Cihazların kullandığı haberleşme formatları genellikle birbirinden farklı, biz de olabildiğince her formata hızlıca uyarlanabilen bir API kullanıyoruz ve dolayısıyla tabii ki Endüstri 4.0 çok önde ve Endüstri 4.0 ‘a hazır cihazlarımız, yazılımlarımız olmak zorunda. Biz de buna yönelik çalışıyoruz.

Kaşif Robot projenizle İnsansız ve Otonom Kara Araçları Geliştirme Yarışması’nda finale kaldınız. Yarışma süreci ve projeniz hakkında detayları paylaşır mısınız?  

Proje kapsamında, bize kabaca ölçüleri tanımlı ama iç yapısı tanımlı olmayan bir ortam verilecek ve ortamı ölçekli olarak haritalamamız, tespit ettiğimiz hareketli ve sabit nesnelerin konumlarını da bu haritada işaretlememiz beklenecek. Ortamda algoritmanın başarısını tam olarak test edebilmek için sensörleri yanıltabilecek cam duvarlar, bölmeler ve dar alanlar olacak. Dolayısıyla aslında ortamı bilmeden tam da söylediğim şekilde kendi kendine otonom gezen bir robotu burada test etme ve gösterme fırsatımız olacak.

Peki, Polonom’un 2019 yılının ikinci yarısı ve 2020 yılı için hedefleri nelerdir?

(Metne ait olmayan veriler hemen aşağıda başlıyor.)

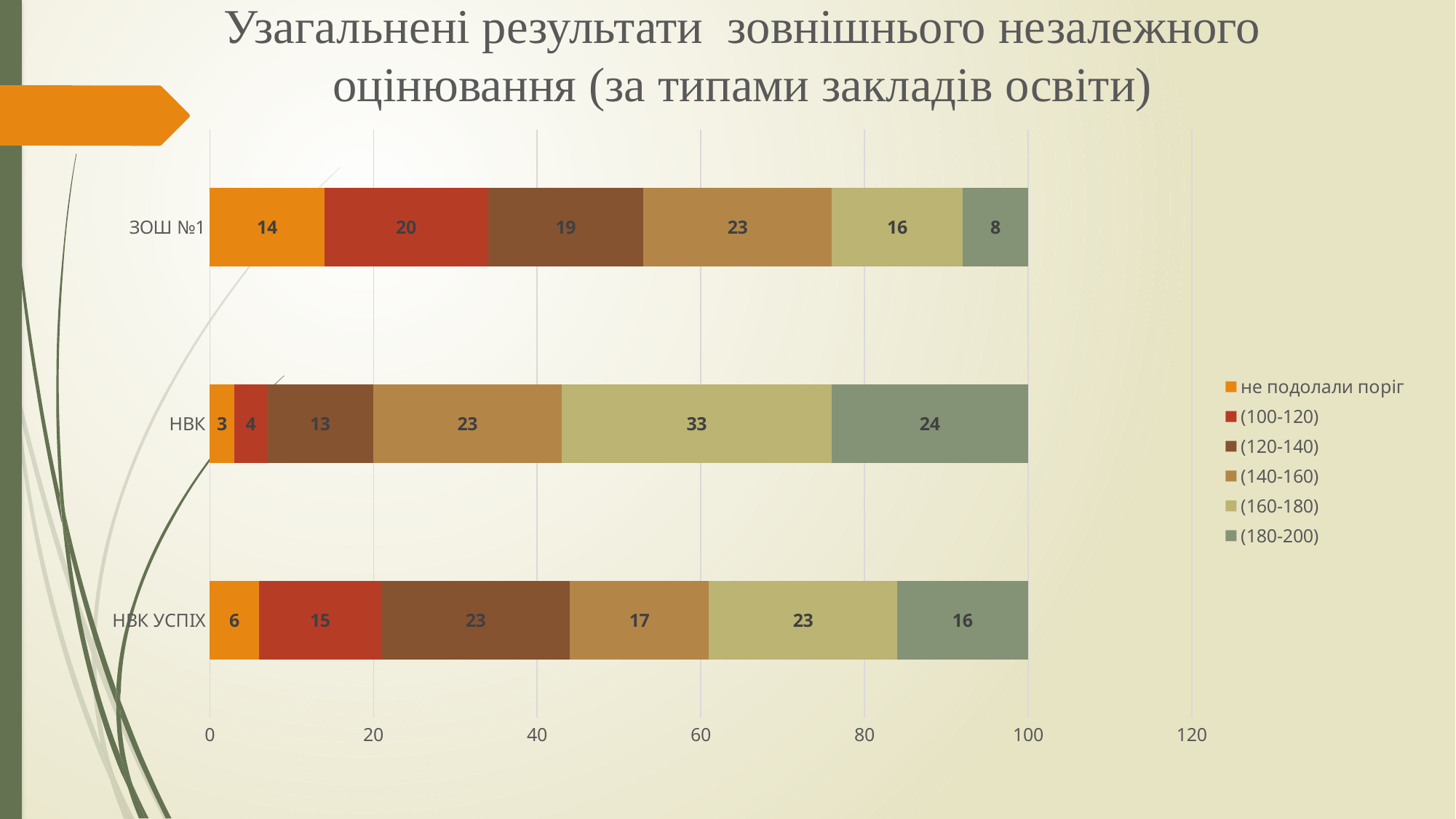
Which is larger: the (140-160) value for ЗОШ №1 or for НВК УСПІХ? ЗОШ №1 Which category has the lowest value in the 'не подолали поріг' series? НВК What is the value of the 'не подолали поріг' series for ЗОШ №1? 14 What is the total of the stacked bar for НВК УСПІХ? 100 What type of chart is shown on the slide? stacked bar chart Which category has the highest value in the (180-200) series? НВК What is the title of the chart on the slide? Узагальнені результати зовнішнього незалежного оцінювання (за типами закладів освіти) What is the value of the (160-180) series for НВК? 33 How many categories (institutions) are plotted on the chart? 3 How many series does the legend list? 6 What is the value of the (120-140) series for НВК УСПІХ? 23 What is the difference between the (100-120) values for ЗОШ №1 and НВК? 16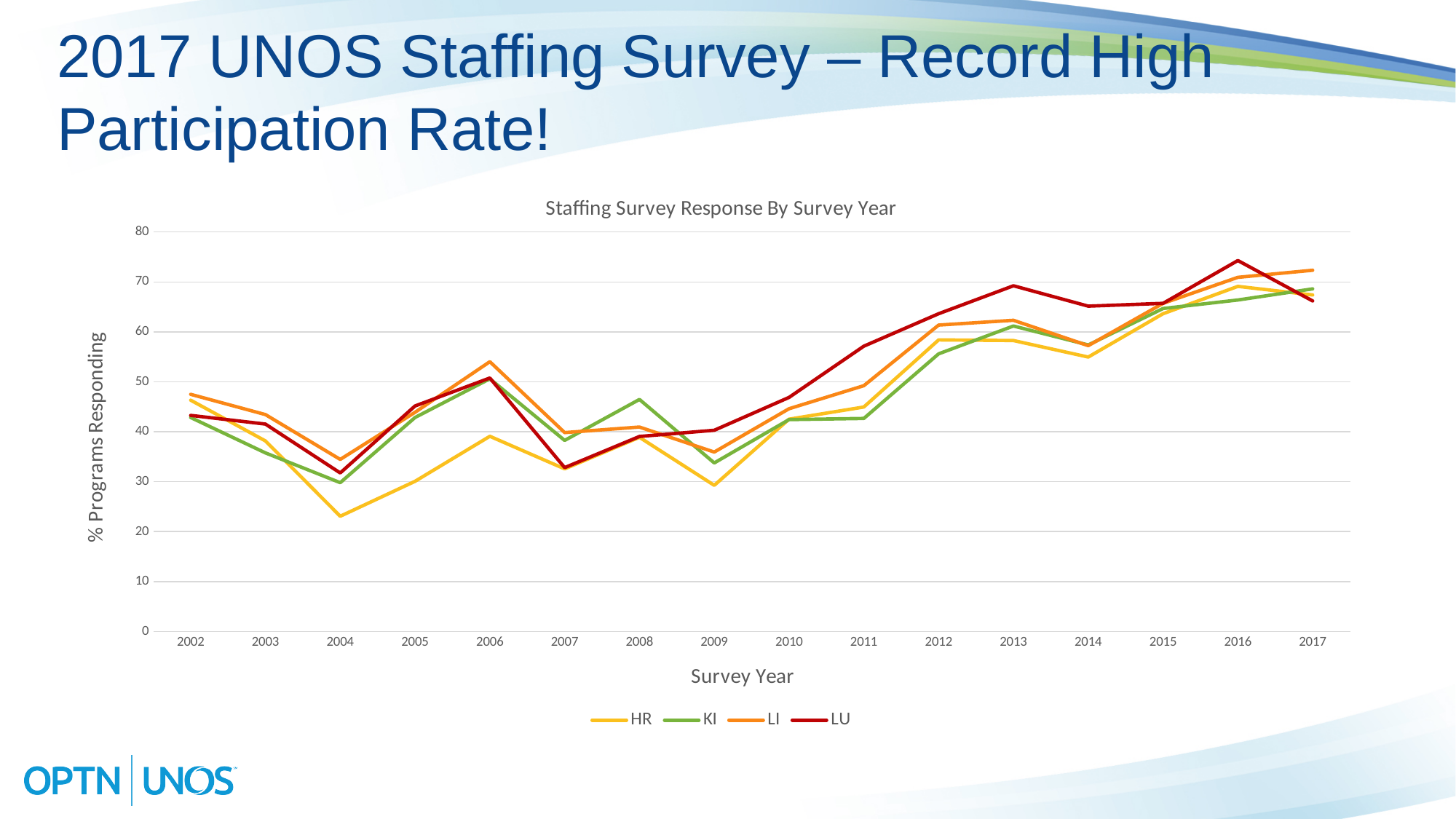
Which is larger for HR: the value in 2002 or the value in 2004? 2002 What is the label of the y axis? % Programs Responding Is the value for LI in 2006 greater or less than 50? greater What kind of chart is shown on the slide? Line chart Is the value for HR in 2004 greater or less than 30? less Is the value for LU in 2016 greater or less than 70? greater How many survey years are plotted along the x axis? 16 Which series has the highest value in 2016? LU What is the title of the chart? Staffing Survey Response By Survey Year Does the HR series rise or fall from 2009 to 2012? Rise How many series does the legend list? 4 In which year does the HR series reach its lowest value? 2004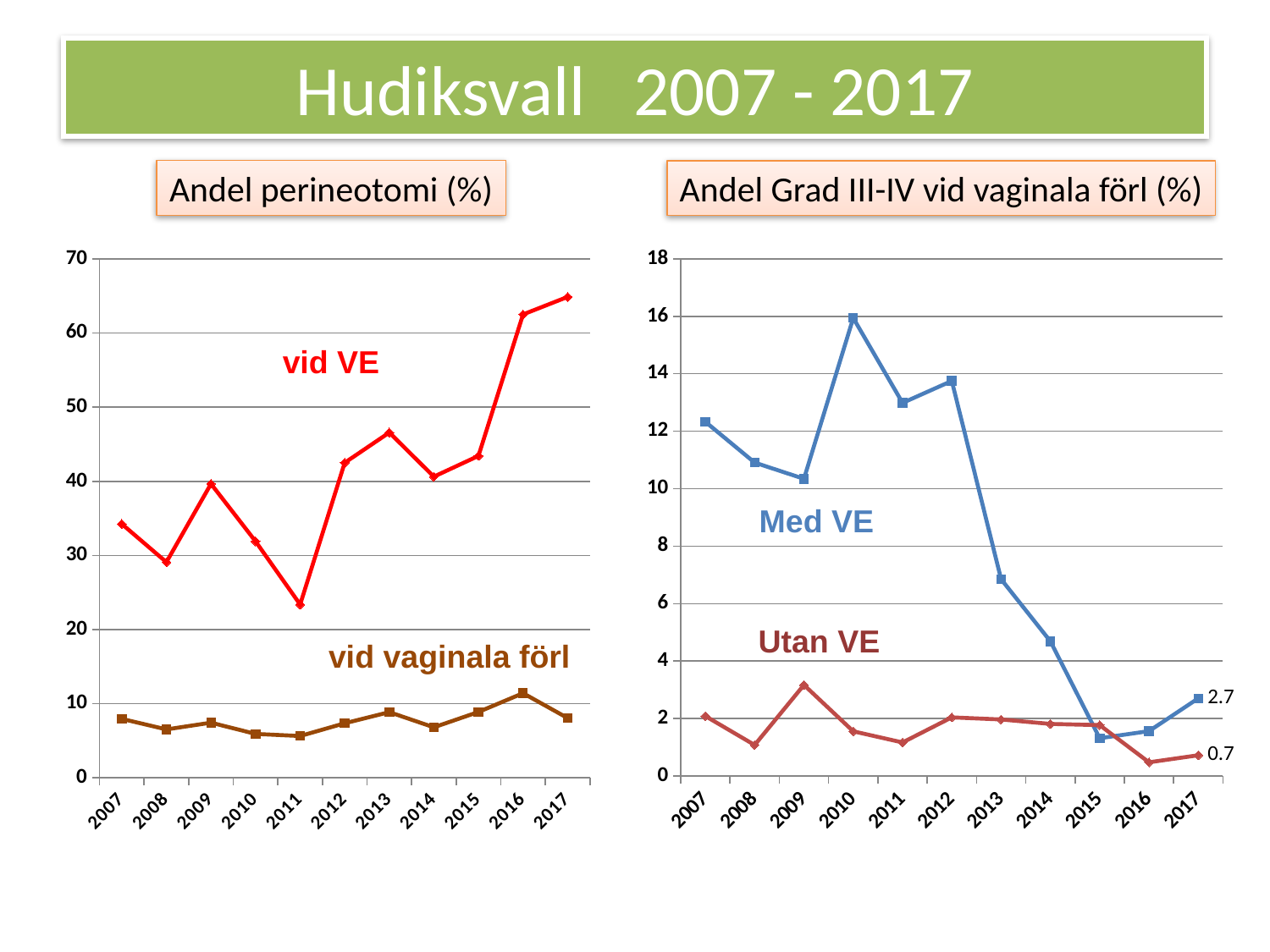
On the chart titled 'Andel perineotomi (%)', is the 'vid VE' value for 2017 greater or less than 60? greater How many years are shown on the x axis of the chart titled 'Andel perineotomi (%)'? 11 What kind of chart is the left chart, 'Andel perineotomi (%)'? Line chart On the chart titled 'Andel Grad III-IV vid vaginala förl (%)', what is the difference between the Med VE and Utan VE values in 2017? 2.0 On the chart titled 'Andel Grad III-IV vid vaginala förl (%)', what is the value for Med VE in 2017? 2.7 On the chart titled 'Andel Grad III-IV vid vaginala förl (%)', which series has the larger value in 2017, Med VE or Utan VE? Med VE On the chart titled 'Andel Grad III-IV vid vaginala förl (%)', in which year is the Med VE series highest? 2010 On the chart titled 'Andel Grad III-IV vid vaginala förl (%)', does the Med VE series overall rise or fall from 2007 to 2017? Fall On the chart titled 'Andel Grad III-IV vid vaginala förl (%)', what is the value for Utan VE in 2017? 0.7 How many series are plotted on the chart titled 'Andel Grad III-IV vid vaginala förl (%)'? 2 On the chart titled 'Andel perineotomi (%)', in which year is the 'vid VE' series lowest? 2011 On the chart titled 'Andel Grad III-IV vid vaginala förl (%)', is the Med VE value for 2010 greater or less than 14? greater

Bu sene itibarı ile Savunma Sanayi için büyük bir proje başlatma hedefimiz vardı, bunun yanı sıra sanayiye yönelik akıllı filo yönetim yazılımını da barındıracak şekilde bir AGV filosu projesini hayata geçirmek istiyorduk. Her iki alanda da belli bir yol aldık ve bu projeler 2020 yılını da kapsayacak şekilde devam edecek. Bu projeler aslında bizi hem sanayi hem savunma alanında birtakım standartlarla da tanıştıracak. Biz şimdiye dek kendi ürettiğimiz robotlar üzerinde, herhangi bir işlemci ile bahsettiğimiz konularda pek çok yenilikçi yöntem geliştirmiş bir ekibiz. Ancak ürünleşme ve bu ürünlerin gerçek hayatta kullanılması aşamasında, birtakım uluslararası standartlara uyumluluğun da sağlanması gerekiyor. Farklı ortamlarda, özellikle insanların bulunduğu ortamlarda, insan hayatını riske atmadan güvenle çalışabilecek yazılımlarınız olması gerekiyor. Tehlike, arıza ve acil durumlardaki davranışları açısından geliştirilecek yazılımların da birtakım testlerden geçebilmesi gerekiyor.  Dolayısıyla ilgili standartlara uygunlukla ilgili de çalışmamız gerekecek ve bu da kısa vadeli hedeflerimiz arasında. Yine standartlar demişken, biz başlangıcımızdan itibaren kalite odaklı bir yönetim sistemi kurmayı hedefledik ve ISO 9001:2015 belgemizi aldık, ancak bunun bir de yazılım güvenliği tarafı var bu konuda da temel altyapımızı oluşturduk ve bu sene için de bunu da belgelendirmeyi hedefliyoruz.